In the abstract, the authors should mention the years for the coverage data.

We do not think that the average coverage reported for West Africa is informative, for the reason stated above.

For the average coverage data, the median and range would be more informative than mean and range.

The authors refer to “…a trend of increasing vaccination coverage…” in the abstract. If this trend is over time, would it not be helpful to indicate the years of interest?

We found it difficult to understand the concept of “risk factor for full immunization coverage” in this study. Could there be a more informative phrase than “risk factor” in this context? Is maternal education a risk factor for vaccination in a similar sense to smoking being a risk for lung cancer?

Given that vaccination coverage was assessed from records in vaccination cards, we doubt whether it is appropriate to put “possession of a vaccination card” in the multivariate logistic regression model.

It would be helpful in the abstract, to provide the effect estimates and their 95% confidence intervals for the respective effects on vaccination coverage of maternal education, delivery in a health facility, etc.

The authors report “Chi-square tests were utilized in univariate analyses to examine associations between FIC and possible risk factors”. Should the analyses be referred to as “bivariate”, given that the authors examined the relationship between two variables?

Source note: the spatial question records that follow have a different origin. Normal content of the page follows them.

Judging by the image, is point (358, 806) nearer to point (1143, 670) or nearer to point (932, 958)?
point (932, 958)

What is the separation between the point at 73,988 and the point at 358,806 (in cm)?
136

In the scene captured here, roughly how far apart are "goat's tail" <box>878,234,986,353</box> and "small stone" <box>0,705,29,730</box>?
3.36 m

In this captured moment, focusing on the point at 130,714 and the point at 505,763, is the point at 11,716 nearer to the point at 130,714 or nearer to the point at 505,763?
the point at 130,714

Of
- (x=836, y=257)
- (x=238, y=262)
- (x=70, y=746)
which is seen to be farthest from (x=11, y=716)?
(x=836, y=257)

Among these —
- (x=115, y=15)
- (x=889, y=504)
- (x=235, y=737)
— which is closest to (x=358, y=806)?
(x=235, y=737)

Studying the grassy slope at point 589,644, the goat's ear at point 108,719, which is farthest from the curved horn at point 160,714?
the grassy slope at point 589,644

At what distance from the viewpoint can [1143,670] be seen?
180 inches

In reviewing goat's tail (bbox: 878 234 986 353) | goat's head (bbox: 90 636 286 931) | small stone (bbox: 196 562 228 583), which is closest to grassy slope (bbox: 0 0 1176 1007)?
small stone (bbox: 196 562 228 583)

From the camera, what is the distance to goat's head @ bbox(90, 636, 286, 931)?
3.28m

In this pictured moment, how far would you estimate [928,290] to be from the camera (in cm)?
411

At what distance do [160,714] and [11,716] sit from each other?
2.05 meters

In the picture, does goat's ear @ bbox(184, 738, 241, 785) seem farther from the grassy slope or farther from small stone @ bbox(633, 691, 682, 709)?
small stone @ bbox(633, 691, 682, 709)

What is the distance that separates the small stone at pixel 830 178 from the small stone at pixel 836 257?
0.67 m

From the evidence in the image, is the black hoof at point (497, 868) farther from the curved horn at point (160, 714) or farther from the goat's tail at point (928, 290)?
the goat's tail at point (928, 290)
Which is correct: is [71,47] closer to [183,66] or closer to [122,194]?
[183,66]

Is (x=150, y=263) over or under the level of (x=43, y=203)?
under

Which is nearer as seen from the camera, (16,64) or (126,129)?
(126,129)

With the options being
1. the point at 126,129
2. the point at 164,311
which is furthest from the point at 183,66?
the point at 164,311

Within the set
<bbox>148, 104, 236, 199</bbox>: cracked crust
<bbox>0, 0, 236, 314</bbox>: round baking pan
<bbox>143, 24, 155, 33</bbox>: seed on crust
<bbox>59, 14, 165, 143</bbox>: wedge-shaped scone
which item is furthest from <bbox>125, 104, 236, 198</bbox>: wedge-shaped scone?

We have read this submission. We believe that we have an appropriate level of expertise to confirm that it is of an acceptable scientific standard, however we have significant reservations, as outlined above.

I think the study is generally well written and well presented. The analyses are generally appropriate; however there are a few details that need to be checked and clarified.

Major revision:

When vaccination cards were used to obtain immunization information, can they then be assessed as a factor in a multivariable regression analysis on whether they were fully vaccinated (particularly as parent recall of individual vaccines is challenging)?

Nevertheless, for the point of the discussion and independent of this paper, there are good reasons to believe vaccination cards are of importance for obtaining appropriate and timely immunization.

Minor revisions:

Timeliness of vaccination can also impact on vaccine efficacy. Please add a section on timeliness of vaccination in the discussion.

I have read this submission. I believe that I have an appropriate level of expertise to confirm that it is of an acceptable scientific standard, however I have significant reservations, as outlined above.